The Russell 2000 (RUT) gave up 2% last week after making a little run at closing the 2016 gap with the Russell 1000 (RUI). RUT is now down just about 5% for 2016. There was a glimmer of hope for large caps this time last week, but RUI gave up 0.70% last week and is now 0.65% lower for 2016.
The concern for small cap stocks continues to rise relative to large cap stocks in the form of the ratio of the CBOE Russell 2000 Volatility Index (RVX) relative to VIX. The gap between the two closed over 30% each day this past week. I’m going to do some digging on this one and report back later this week on the RVX – VIX relationship and take a look at periods where this spread has been consistently wide like this in the past.

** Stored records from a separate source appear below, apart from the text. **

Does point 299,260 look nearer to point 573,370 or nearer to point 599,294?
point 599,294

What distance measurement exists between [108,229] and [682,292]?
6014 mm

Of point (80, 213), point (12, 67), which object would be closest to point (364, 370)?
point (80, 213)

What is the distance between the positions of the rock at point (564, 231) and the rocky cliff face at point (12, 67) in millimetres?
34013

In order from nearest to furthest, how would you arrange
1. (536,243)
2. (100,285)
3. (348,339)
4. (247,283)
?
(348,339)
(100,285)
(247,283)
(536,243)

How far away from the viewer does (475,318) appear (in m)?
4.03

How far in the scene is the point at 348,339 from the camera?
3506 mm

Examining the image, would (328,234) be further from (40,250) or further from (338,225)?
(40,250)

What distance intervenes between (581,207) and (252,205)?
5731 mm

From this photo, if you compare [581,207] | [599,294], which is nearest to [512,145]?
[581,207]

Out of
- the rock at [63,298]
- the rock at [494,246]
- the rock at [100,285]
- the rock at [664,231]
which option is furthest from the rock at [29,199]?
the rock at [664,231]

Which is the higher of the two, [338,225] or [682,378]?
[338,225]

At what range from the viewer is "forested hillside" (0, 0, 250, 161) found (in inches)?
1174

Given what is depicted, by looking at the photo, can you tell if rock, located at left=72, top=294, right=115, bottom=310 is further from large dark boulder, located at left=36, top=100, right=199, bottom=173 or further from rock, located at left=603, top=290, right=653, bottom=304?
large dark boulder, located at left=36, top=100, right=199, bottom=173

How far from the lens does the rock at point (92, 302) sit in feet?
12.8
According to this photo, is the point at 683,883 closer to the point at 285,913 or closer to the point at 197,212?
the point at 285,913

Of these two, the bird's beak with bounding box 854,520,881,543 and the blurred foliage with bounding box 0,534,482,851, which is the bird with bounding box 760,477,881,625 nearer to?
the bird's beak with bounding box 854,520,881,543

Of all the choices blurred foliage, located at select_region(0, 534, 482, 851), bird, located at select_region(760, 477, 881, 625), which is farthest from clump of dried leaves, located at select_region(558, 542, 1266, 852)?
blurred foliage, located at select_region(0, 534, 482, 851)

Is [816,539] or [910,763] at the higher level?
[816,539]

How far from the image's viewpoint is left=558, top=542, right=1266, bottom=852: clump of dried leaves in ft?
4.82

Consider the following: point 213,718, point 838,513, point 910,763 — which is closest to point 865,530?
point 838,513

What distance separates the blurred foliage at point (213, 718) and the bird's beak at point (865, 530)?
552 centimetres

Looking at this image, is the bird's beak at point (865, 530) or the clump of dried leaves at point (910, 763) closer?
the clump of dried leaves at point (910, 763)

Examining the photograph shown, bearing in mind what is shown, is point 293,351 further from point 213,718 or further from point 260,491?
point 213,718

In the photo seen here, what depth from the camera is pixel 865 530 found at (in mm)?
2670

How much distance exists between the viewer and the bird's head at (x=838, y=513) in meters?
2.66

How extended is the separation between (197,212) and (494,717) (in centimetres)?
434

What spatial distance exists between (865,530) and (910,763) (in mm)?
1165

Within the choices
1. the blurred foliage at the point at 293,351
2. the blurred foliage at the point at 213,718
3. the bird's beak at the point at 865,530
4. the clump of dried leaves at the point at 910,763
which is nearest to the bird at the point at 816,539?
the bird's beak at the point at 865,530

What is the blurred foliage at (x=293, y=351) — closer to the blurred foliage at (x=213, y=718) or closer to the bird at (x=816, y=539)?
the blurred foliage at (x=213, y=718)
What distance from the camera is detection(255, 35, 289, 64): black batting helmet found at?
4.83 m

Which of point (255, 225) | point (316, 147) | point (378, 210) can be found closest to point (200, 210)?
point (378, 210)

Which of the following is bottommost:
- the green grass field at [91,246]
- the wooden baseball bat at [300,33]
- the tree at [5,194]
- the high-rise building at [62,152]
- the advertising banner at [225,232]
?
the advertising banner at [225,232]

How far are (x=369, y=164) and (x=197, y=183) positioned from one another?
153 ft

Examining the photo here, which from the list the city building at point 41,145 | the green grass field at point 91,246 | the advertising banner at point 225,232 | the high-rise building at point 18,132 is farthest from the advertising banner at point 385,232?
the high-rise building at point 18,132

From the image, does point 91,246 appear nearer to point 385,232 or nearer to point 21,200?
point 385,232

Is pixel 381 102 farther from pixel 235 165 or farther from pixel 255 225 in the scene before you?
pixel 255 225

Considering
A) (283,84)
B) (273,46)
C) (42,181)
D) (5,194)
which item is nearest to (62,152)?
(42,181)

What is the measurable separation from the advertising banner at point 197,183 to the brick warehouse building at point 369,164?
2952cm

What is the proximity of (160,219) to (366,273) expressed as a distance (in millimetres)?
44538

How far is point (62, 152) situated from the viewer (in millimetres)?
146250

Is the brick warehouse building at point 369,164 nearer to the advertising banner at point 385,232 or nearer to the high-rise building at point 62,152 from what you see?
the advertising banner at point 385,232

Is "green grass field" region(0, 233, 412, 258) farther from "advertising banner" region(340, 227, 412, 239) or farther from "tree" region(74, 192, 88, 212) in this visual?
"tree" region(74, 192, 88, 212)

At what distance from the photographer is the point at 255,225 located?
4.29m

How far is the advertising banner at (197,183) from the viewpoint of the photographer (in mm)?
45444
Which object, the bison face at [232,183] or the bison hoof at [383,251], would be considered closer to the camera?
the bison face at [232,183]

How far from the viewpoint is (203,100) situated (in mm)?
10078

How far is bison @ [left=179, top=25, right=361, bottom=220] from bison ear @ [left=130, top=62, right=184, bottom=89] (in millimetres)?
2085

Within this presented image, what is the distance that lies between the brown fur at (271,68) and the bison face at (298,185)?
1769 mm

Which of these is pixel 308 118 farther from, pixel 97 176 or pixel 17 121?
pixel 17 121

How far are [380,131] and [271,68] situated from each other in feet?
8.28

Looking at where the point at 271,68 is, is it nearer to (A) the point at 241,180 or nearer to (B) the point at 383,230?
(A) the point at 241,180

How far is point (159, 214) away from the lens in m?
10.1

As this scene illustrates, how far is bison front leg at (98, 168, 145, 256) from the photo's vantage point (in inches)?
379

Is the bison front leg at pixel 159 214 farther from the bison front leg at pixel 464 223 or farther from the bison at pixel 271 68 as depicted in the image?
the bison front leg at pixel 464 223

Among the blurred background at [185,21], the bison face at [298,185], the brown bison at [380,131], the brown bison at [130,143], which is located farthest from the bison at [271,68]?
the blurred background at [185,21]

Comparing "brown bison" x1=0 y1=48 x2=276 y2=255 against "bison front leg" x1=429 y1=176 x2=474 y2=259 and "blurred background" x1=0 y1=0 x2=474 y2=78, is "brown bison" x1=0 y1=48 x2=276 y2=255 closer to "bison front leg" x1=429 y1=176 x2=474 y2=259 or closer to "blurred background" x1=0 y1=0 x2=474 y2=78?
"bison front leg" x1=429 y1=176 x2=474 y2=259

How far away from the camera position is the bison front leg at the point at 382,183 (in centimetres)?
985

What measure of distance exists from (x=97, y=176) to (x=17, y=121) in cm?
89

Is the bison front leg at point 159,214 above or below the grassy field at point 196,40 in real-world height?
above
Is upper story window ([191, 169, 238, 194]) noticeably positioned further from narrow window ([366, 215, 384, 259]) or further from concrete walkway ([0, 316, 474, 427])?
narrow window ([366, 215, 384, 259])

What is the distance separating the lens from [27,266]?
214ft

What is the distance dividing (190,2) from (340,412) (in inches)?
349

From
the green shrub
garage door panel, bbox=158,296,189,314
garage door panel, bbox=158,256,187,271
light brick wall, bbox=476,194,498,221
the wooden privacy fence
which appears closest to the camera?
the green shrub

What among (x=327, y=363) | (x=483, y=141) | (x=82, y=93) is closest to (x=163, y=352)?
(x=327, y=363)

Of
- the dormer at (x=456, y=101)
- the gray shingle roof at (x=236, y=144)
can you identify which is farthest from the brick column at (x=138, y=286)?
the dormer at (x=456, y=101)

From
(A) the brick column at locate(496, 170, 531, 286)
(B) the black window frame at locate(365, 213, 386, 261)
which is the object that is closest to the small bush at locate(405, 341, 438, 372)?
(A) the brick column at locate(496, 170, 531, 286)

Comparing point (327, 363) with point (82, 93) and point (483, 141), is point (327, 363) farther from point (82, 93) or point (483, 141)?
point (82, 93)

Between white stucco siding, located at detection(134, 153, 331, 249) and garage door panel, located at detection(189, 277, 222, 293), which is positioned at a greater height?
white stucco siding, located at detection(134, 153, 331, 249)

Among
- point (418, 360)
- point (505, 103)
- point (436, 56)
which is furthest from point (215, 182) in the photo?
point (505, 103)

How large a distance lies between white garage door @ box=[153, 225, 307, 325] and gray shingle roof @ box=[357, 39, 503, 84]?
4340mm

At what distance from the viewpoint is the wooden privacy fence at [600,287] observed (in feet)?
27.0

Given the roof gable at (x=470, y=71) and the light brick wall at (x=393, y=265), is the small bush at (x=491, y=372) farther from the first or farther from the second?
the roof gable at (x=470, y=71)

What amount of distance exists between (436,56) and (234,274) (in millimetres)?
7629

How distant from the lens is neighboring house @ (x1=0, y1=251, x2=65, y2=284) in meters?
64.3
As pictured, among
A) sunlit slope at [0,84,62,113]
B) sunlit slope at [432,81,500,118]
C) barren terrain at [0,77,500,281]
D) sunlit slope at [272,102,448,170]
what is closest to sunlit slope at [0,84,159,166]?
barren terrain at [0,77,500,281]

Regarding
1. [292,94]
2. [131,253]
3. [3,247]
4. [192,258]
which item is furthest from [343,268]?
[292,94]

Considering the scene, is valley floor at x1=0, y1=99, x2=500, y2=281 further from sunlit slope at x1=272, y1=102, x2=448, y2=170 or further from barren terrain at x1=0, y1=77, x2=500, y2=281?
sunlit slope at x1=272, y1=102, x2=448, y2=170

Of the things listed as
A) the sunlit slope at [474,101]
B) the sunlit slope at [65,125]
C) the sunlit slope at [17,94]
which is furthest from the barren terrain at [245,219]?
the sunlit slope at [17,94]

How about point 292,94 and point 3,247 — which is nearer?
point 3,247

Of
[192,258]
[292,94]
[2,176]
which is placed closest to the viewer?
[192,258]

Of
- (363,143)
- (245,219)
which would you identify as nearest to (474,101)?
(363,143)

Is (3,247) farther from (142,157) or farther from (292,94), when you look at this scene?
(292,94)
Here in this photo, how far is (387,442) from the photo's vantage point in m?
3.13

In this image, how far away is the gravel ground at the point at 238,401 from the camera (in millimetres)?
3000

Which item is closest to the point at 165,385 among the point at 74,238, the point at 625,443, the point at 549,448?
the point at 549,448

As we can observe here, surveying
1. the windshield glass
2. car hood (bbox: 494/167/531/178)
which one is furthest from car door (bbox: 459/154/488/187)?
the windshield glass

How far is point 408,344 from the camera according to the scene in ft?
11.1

One of my favorite trading structures popped up in the RUT block trade list from Thursday. Mid-day with RUT at 1068.57 a trader sold 1850 RUT Apr 15th 1060 Puts at 15.70 and bought 1850 RUT Dec 16th 1060 Puts for 76.60. The net result was a cost of 60.90 for this calendar spread and a payoff at April 15th expiration that looks like the diagram below.
I’m thinking this may be the beginning of a bearish position in the Russell 2000 that will involve selling more shorter dated RUT Puts over the course of 2016, we’ll see if my theory holds true as we keep an eye out for any rolling transactions or sales of 1850 RUT Puts just before or after the April 15th expiration date.